Un saut encore plus difficile sera requis pour accéder à la vérité de son cinéma futur, débuté avec Une Vie cachée. En touchant enfin à la question épineuse de la foi, plus d’un risque de rester sur le carreau. Moi-même m’y suis abîmé, d’où mon impatience de pouvoir revoir encore et encore ce nouveau film dès sa sortie prochaine (le 11 décembre). Malick clôturera donc la décennie par une ouverture vers ce qui, selon moi, sera le dernier mouvement de son grand projet cinématographique de mise en image de la philosophie de Kierkegaard, qui, plus qu’une simple érudition, semble correspondre à la vision du monde que Malick partage également. Sa discrétion médiatique, son silence, sa piété reconnue : tout ceci ne fait qu’aller dans le sens d’un cinéaste profondément convaincu par les thèses philosophiques de Kierkegaard, qu’il étudia étant plus jeune et qui le suivirent durant toute sa vie de cinéaste. Une Vie cachée initie une période d’aboutissement stylistique et thématique : le voyage initiatique quasi biblique de ses films de la première période, l’échec de la rationalisation et les envolées spirituelles de ceux des années 2010, pour un résultat qui n’est pas qu’un troisième type de cinéma, mais l’apprentissage, la conservation et le dépassement de tout ce qu’il a créé depuis plus de 45 ans.

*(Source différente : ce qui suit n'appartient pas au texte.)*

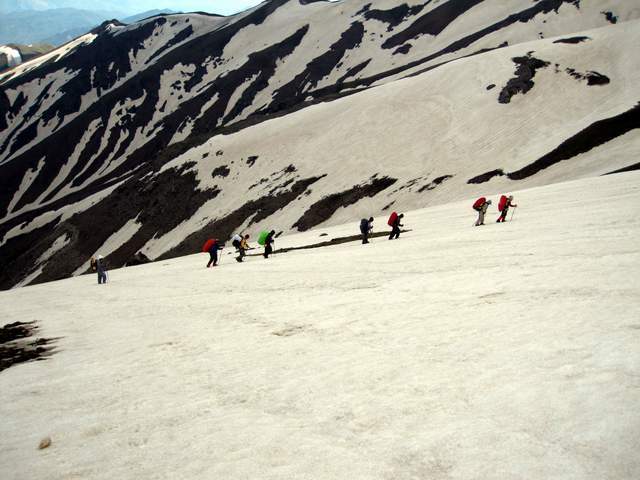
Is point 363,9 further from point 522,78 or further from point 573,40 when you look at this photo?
point 522,78

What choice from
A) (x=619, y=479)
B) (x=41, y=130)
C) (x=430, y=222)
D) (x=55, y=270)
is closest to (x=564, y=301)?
(x=619, y=479)

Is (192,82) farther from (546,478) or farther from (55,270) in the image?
(546,478)

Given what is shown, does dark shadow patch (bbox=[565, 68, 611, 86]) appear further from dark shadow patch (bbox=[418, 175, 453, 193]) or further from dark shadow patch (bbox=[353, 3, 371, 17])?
dark shadow patch (bbox=[353, 3, 371, 17])

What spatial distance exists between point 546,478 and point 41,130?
202m

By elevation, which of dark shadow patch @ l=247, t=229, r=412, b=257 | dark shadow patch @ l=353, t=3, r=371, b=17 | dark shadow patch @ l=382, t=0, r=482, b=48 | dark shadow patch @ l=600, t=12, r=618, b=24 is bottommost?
dark shadow patch @ l=247, t=229, r=412, b=257

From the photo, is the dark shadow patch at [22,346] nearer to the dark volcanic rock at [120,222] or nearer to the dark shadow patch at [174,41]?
the dark volcanic rock at [120,222]

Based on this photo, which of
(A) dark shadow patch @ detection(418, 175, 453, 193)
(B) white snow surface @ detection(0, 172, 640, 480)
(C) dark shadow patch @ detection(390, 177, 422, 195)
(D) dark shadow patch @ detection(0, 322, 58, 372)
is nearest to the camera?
(B) white snow surface @ detection(0, 172, 640, 480)

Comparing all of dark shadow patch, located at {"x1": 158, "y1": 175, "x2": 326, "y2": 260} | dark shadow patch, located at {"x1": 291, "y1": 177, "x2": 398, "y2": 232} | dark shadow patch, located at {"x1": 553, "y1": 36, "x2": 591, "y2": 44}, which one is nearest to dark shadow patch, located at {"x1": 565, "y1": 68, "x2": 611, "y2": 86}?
dark shadow patch, located at {"x1": 553, "y1": 36, "x2": 591, "y2": 44}

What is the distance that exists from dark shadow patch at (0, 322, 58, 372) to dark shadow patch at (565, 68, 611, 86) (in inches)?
2335

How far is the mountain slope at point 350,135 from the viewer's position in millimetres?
49625

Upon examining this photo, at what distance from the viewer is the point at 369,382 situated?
265 inches

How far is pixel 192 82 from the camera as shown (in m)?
159

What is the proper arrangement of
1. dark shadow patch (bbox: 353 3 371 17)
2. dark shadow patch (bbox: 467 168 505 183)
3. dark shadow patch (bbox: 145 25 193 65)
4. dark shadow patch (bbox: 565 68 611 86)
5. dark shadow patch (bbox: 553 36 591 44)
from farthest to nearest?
dark shadow patch (bbox: 145 25 193 65)
dark shadow patch (bbox: 353 3 371 17)
dark shadow patch (bbox: 553 36 591 44)
dark shadow patch (bbox: 565 68 611 86)
dark shadow patch (bbox: 467 168 505 183)

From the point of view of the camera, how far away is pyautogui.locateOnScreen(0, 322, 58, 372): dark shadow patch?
1078cm
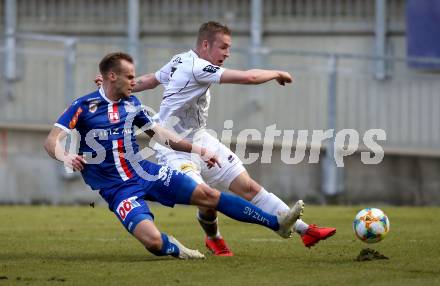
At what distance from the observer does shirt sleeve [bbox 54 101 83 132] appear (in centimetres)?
1002

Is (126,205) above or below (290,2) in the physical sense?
below

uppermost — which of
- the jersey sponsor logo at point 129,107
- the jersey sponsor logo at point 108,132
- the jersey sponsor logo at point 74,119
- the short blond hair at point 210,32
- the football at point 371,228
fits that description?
the short blond hair at point 210,32

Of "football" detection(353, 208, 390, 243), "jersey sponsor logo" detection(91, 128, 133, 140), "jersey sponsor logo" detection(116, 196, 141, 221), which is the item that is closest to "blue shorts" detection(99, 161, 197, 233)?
"jersey sponsor logo" detection(116, 196, 141, 221)

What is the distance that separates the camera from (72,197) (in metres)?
19.0

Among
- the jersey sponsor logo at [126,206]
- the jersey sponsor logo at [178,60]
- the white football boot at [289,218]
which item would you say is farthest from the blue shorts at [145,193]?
the jersey sponsor logo at [178,60]

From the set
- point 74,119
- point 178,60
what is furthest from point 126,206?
point 178,60

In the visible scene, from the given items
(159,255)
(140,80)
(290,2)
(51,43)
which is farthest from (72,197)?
(159,255)

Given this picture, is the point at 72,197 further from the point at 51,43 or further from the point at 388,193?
the point at 388,193

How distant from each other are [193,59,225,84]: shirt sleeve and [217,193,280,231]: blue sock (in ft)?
3.76

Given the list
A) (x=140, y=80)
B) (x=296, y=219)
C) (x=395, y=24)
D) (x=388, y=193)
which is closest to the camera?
(x=296, y=219)

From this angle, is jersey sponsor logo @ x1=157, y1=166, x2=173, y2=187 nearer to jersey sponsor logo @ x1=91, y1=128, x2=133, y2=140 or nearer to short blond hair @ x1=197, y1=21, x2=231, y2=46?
jersey sponsor logo @ x1=91, y1=128, x2=133, y2=140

Une œuvre à l’échelle d’une vie humaine, répétons-le, si telle a bien été l’ambition de Malick depuis le départ. Je le crois profondément, et ne laisse la place à aucune heureuse coïncidence face à la luminosité des parallèles qu’il est possible de tisser. Malick n’a sans doute pas explicitement voulu illustrer par ses films les thèses d’un autre – de Kierkegaard, en l’occurrence –, mais sa propre vision du monde et de la religion — Kierkegaard n’étant qu’une influence majeure acquise et assimilée au fil des années de travail à son sujet, et qui transparaît inconsciemment dans son cinéma. Pour moi, le résultat est le même, car Malick, peut-être malgré lui et inconsciemment, a incorporé la méthode même de Kierkegaard. Ce que ses films disent du monde et du rapport à la vie, à Dieu, à soi, acquiert dans le cinéma de Terrence Malick une valeur philosophique largement aussi importante (et digne) qu’une œuvre littéraire tout entière. Sans parler de la cohérence et de la patience qu’un tel projet demande, s’il a été un minimum réfléchi : savoir qu’il faut passer par des films qui racontent l’échec de l’humain, l’échec de telle ou telle manière de vivre, pour ne pouvoir qu’ultimement mettre en scène la version la plus aboutie de sa propre vision du monde — tout en l’ayant déjà, dès le début, entièrement en tête — ; cela relève du génie. Et c’est ce qui en fait, selon moi, l’inépuisable richesse et l’infinie beauté. Alors que tout ceci ne soit que sur-interprétation ou extrapolation, peu importe : il est quand même assez fabuleux d’y croire.